Hayq or Haik (Amharic: ሐይቅ) is a town in northern Ethiopia. It is named after Lake Hayq, which lies two kilometers east of the city and is the home of Istifanos Monastery, an important landmark in Ethiopian Church history. Located 28 kilometers north of Dessie in the Tehuledere woreda of the Debub Wollo Zone of the Amhara Region, the town has a latitude and longitude of and an elevation of 2030 m above sea level.

Telephone service reached the town of Hayq at some point between 1954 and 1967. Notable landmarks include the churches Hayq Timhirt and Hayq Yohannis. Near the town is the church of Hayq Tekle Haymanot, founded according to tradition in 862 by Saint Kalae Salama during the reign of king Dil Na'od.

==History==
In the late 1930s, the Italian occupiers dedicated a graveyard near Hayq for the bodies of dead soldiers from the Blackshirt 3 Gennaio Division.
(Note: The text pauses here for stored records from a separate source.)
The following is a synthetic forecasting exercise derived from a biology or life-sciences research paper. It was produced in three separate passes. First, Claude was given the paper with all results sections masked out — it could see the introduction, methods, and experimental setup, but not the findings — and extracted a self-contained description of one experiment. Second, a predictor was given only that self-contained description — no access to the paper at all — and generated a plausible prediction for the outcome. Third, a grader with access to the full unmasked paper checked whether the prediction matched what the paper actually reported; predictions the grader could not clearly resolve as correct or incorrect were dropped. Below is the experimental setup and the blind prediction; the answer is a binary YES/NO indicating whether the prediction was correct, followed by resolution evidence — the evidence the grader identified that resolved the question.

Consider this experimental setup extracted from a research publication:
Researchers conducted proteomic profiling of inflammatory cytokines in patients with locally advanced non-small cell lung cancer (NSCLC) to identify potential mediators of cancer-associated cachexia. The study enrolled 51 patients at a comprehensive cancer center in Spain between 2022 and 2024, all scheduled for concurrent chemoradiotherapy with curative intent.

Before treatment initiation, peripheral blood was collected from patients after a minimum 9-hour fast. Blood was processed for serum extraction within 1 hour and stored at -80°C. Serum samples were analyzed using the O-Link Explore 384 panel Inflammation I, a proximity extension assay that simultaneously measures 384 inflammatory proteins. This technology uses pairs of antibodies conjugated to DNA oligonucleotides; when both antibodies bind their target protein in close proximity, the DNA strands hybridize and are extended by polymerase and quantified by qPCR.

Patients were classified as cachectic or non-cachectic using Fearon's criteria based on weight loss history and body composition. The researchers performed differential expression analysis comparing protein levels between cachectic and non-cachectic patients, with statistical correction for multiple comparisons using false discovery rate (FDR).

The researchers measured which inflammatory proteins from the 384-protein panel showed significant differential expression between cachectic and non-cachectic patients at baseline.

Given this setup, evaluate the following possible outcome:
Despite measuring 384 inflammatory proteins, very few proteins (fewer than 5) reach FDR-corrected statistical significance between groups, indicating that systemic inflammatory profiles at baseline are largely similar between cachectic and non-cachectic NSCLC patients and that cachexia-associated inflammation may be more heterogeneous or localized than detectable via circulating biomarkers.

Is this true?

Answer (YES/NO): YES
During the mid-1980s, local educational services was augmented by the Swedish Wello Environment Education Project, which ran a secondary school. Hayq was formerly the capital of the Amba Sel woreda or district in Wollo.
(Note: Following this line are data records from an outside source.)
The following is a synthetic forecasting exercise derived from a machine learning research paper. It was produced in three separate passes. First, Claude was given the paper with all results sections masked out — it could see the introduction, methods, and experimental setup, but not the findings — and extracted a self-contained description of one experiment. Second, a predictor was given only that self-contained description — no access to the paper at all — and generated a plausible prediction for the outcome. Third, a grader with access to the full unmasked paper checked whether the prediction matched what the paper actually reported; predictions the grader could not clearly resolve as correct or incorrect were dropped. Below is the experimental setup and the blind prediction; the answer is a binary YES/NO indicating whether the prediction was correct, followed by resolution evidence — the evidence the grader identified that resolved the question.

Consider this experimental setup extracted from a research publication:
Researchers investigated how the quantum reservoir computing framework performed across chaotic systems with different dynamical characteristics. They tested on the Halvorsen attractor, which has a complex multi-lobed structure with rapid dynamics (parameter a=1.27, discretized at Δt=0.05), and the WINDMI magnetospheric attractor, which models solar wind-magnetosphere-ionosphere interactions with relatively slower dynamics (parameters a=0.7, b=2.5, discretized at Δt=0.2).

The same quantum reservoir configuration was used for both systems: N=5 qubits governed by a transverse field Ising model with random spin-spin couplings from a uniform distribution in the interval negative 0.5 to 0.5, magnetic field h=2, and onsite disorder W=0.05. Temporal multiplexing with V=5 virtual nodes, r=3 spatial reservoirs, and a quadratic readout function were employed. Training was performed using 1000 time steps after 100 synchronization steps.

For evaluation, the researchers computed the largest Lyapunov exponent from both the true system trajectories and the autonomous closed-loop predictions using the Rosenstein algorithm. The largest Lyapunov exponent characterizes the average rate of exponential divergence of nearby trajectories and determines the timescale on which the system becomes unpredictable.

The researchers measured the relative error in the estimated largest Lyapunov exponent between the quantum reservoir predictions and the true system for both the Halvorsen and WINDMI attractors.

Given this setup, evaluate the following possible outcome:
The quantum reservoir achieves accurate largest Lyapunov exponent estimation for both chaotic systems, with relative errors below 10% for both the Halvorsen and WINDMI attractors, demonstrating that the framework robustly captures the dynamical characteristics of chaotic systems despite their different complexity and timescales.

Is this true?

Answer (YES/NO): NO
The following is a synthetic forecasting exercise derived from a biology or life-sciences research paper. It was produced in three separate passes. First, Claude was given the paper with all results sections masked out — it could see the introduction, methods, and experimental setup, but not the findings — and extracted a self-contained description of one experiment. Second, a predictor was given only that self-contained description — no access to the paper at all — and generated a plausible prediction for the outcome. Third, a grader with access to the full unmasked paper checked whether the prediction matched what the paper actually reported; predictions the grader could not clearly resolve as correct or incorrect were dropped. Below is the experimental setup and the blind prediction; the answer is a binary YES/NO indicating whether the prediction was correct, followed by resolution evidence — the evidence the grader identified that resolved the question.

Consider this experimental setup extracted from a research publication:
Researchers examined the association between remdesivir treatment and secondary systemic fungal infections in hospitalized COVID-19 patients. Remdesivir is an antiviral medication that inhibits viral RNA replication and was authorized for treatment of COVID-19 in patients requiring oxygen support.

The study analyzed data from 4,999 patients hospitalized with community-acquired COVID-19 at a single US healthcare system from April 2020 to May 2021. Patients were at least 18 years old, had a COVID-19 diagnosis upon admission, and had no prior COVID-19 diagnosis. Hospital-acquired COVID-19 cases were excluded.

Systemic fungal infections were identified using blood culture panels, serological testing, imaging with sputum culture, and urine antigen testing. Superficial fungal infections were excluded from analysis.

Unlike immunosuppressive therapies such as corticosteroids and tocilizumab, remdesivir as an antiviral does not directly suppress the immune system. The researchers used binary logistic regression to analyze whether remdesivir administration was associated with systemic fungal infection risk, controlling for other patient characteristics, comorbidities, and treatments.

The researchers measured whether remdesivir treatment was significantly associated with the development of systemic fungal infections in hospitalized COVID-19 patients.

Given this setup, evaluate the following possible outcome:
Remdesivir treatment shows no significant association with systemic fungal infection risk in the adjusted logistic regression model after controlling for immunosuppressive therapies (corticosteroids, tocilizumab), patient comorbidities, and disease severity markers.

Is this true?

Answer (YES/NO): NO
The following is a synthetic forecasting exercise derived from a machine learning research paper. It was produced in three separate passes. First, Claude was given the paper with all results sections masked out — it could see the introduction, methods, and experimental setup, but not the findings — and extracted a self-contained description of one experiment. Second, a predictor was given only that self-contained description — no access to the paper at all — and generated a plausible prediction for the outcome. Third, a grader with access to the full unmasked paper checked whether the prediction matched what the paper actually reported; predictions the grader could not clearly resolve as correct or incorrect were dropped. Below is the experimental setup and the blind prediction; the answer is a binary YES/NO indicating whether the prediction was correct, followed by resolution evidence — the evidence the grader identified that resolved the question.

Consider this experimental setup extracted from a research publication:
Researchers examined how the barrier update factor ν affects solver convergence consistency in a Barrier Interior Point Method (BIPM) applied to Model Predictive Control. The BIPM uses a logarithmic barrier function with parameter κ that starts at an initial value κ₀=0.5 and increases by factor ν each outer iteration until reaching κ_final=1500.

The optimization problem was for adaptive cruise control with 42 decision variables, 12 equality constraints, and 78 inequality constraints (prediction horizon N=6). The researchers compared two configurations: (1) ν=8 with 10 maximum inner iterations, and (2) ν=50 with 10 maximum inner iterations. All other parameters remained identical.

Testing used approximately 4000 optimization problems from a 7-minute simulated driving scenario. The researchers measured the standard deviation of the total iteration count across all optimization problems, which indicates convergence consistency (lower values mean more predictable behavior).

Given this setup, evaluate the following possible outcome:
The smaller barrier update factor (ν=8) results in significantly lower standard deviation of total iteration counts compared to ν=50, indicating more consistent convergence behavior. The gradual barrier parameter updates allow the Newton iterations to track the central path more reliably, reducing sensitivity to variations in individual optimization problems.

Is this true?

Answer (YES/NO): YES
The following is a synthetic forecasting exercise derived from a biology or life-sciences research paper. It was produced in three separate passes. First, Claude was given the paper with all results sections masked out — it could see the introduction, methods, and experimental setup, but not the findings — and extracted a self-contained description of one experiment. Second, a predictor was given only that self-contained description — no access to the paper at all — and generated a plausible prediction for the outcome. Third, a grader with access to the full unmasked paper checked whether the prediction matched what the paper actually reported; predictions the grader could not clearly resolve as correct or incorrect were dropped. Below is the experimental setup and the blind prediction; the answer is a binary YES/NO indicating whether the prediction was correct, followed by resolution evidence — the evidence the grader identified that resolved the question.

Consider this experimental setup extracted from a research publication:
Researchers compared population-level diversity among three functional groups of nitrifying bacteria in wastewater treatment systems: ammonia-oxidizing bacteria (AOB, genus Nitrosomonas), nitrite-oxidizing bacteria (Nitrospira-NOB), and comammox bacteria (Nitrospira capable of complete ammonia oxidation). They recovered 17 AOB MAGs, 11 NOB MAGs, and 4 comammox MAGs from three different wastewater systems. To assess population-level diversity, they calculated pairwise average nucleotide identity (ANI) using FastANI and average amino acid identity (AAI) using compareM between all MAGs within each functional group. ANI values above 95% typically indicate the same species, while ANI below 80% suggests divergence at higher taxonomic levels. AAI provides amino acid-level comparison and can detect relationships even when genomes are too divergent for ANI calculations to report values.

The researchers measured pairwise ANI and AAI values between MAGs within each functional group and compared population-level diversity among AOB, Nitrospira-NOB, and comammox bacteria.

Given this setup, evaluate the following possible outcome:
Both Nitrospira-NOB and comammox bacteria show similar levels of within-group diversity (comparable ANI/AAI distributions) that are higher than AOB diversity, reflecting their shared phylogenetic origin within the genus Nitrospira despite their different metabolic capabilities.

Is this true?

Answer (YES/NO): NO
Construction of a youth center, which includes amenities as a gymnasium, internet service room, assembly hall, a café, and office space, was underway in March 2009. Funds for construction of the building, budgeted at a million Birr, was provided by the woreda and Helvidius, a non-governmental organization.

==Demographics==
Based on figures from the Central Statistical Agency in 2005, Hayq has an estimated total population of 14,319 of whom 7,226 are men and 7,093 are women. The 1994 census reported this town had a total population of 8,247 of whom 3,802 were males and 4,445 were females. It is the largest town in Tehuledere woreda.